*EXERCISE*
Without changing a single word, set down all of the records.

• • • • •

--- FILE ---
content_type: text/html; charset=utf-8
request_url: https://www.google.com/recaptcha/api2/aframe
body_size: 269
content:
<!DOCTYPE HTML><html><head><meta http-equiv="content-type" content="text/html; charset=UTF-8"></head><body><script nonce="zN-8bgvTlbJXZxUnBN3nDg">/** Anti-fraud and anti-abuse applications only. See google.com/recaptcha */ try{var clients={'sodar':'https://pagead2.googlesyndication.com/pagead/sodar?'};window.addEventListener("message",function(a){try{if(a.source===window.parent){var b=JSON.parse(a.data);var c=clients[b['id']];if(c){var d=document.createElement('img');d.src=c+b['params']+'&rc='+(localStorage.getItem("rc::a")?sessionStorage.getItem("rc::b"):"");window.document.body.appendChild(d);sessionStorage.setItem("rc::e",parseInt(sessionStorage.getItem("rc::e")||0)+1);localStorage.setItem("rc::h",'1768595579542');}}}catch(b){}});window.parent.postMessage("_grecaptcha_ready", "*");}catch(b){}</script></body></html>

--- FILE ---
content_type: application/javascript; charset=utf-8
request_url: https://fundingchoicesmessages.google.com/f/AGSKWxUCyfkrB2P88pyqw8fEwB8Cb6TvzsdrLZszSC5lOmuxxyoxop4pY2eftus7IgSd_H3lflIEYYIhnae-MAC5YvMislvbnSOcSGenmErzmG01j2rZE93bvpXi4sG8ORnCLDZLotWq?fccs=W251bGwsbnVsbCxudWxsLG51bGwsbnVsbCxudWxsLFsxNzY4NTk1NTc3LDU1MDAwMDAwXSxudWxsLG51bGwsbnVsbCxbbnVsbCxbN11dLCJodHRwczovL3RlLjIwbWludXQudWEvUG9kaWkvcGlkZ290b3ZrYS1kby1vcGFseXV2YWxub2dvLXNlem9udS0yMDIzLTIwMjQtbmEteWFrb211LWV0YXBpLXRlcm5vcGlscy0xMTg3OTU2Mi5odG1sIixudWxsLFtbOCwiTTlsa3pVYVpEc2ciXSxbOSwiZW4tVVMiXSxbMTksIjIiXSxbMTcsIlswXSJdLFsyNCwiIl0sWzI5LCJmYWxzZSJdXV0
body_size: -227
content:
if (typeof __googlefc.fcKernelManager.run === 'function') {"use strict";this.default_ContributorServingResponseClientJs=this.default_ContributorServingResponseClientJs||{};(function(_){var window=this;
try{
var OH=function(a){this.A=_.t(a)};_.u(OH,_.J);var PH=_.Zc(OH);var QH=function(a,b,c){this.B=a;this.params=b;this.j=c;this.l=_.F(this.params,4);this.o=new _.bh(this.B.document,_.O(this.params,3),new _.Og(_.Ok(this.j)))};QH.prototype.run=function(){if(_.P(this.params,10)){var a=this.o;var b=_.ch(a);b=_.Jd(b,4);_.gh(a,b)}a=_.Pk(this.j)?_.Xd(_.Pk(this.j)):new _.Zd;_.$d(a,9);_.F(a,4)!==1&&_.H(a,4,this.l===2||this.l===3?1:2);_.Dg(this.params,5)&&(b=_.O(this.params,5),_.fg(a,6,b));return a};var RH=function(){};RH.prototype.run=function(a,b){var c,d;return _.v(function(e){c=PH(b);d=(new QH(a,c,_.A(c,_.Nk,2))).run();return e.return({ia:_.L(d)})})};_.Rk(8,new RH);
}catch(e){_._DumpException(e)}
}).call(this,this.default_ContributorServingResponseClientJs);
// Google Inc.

• • • • •

*RESPONSE TO THIS TASK*
--- FILE ---
content_type: text/html; charset=utf-8
request_url: https://www.google.com/recaptcha/api2/aframe
body_size: 269
content:
<!DOCTYPE HTML><html><head><meta http-equiv="content-type" content="text/html; charset=UTF-8"></head><body><script nonce="zN-8bgvTlbJXZxUnBN3nDg">/** Anti-fraud and anti-abuse applications only. See google.com/recaptcha */ try{var clients={'sodar':'https://pagead2.googlesyndication.com/pagead/sodar?'};window.addEventListener("message",function(a){try{if(a.source===window.parent){var b=JSON.parse(a.data);var c=clients[b['id']];if(c){var d=document.createElement('img');d.src=c+b['params']+'&rc='+(localStorage.getItem("rc::a")?sessionStorage.getItem("rc::b"):"");window.document.body.appendChild(d);sessionStorage.setItem("rc::e",parseInt(sessionStorage.getItem("rc::e")||0)+1);localStorage.setItem("rc::h",'1768595579542');}}}catch(b){}});window.parent.postMessage("_grecaptcha_ready", "*");}catch(b){}</script></body></html>

--- FILE ---
content_type: application/javascript; charset=utf-8
request_url: https://fundingchoicesmessages.google.com/f/AGSKWxUCyfkrB2P88pyqw8fEwB8Cb6TvzsdrLZszSC5lOmuxxyoxop4pY2eftus7IgSd_H3lflIEYYIhnae-MAC5YvMislvbnSOcSGenmErzmG01j2rZE93bvpXi4sG8ORnCLDZLotWq?fccs=W251bGwsbnVsbCxudWxsLG51bGwsbnVsbCxudWxsLFsxNzY4NTk1NTc3LDU1MDAwMDAwXSxudWxsLG51bGwsbnVsbCxbbnVsbCxbN11dLCJodHRwczovL3RlLjIwbWludXQudWEvUG9kaWkvcGlkZ290b3ZrYS1kby1vcGFseXV2YWxub2dvLXNlem9udS0yMDIzLTIwMjQtbmEteWFrb211LWV0YXBpLXRlcm5vcGlscy0xMTg3OTU2Mi5odG1sIixudWxsLFtbOCwiTTlsa3pVYVpEc2ciXSxbOSwiZW4tVVMiXSxbMTksIjIiXSxbMTcsIlswXSJdLFsyNCwiIl0sWzI5LCJmYWxzZSJdXV0
body_size: -227
content:
if (typeof __googlefc.fcKernelManager.run === 'function') {"use strict";this.default_ContributorServingResponseClientJs=this.default_ContributorServingResponseClientJs||{};(function(_){var window=this;
try{
var OH=function(a){this.A=_.t(a)};_.u(OH,_.J);var PH=_.Zc(OH);var QH=function(a,b,c){this.B=a;this.params=b;this.j=c;this.l=_.F(this.params,4);this.o=new _.bh(this.B.document,_.O(this.params,3),new _.Og(_.Ok(this.j)))};QH.prototype.run=function(){if(_.P(this.params,10)){var a=this.o;var b=_.ch(a);b=_.Jd(b,4);_.gh(a,b)}a=_.Pk(this.j)?_.Xd(_.Pk(this.j)):new _.Zd;_.$d(a,9);_.F(a,4)!==1&&_.H(a,4,this.l===2||this.l===3?1:2);_.Dg(this.params,5)&&(b=_.O(this.params,5),_.fg(a,6,b));return a};var RH=function(){};RH.prototype.run=function(a,b){var c,d;return _.v(function(e){c=PH(b);d=(new QH(a,c,_.A(c,_.Nk,2))).run();return e.return({ia:_.L(d)})})};_.Rk(8,new RH);
}catch(e){_._DumpException(e)}
}).call(this,this.default_ContributorServingResponseClientJs);
// Google Inc.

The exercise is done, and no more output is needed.